### How to complete this task
For this exercise, output exactly and only the lines running from the one with "Marlin ~ Model 795 ~ 22 Long Rifle - 3 of 10" through the final line of the data below, without pictures.

### Given data
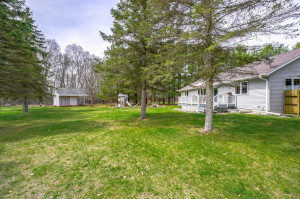 Photo for E5684 695th Avenue, Menomonie, WI 54751 - Listing #6187518 E5684 695th Avenue, Menomonie, WI 54751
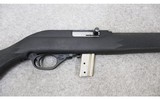 Marlin ~ Model 795 ~ 22 Long Rifle - 3 of 10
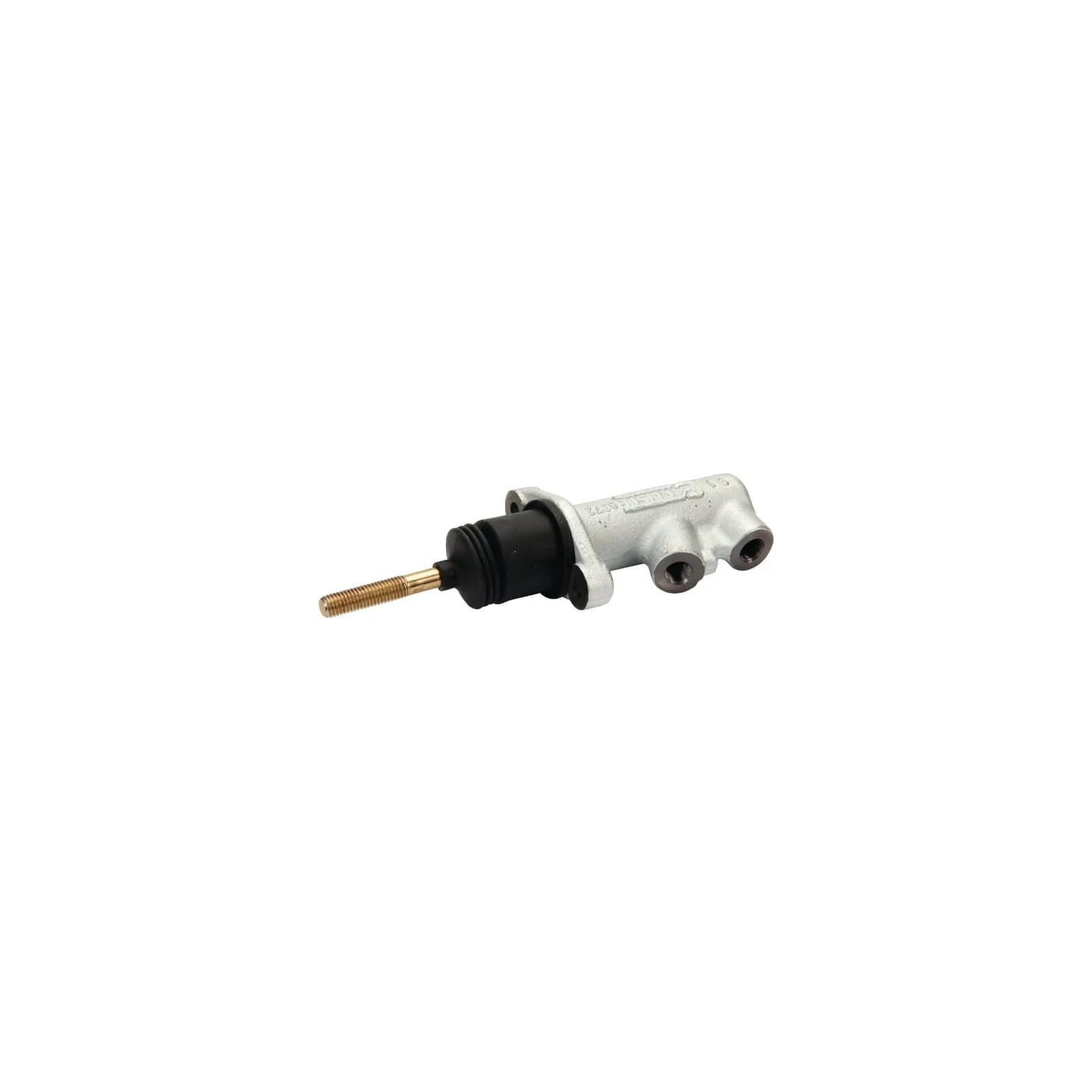 Brake Master Cylinder 135700350013 CNH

### The completed task
 Marlin ~ Model 795 ~ 22 Long Rifle - 3 of 10
 Brake Master Cylinder 135700350013 CNH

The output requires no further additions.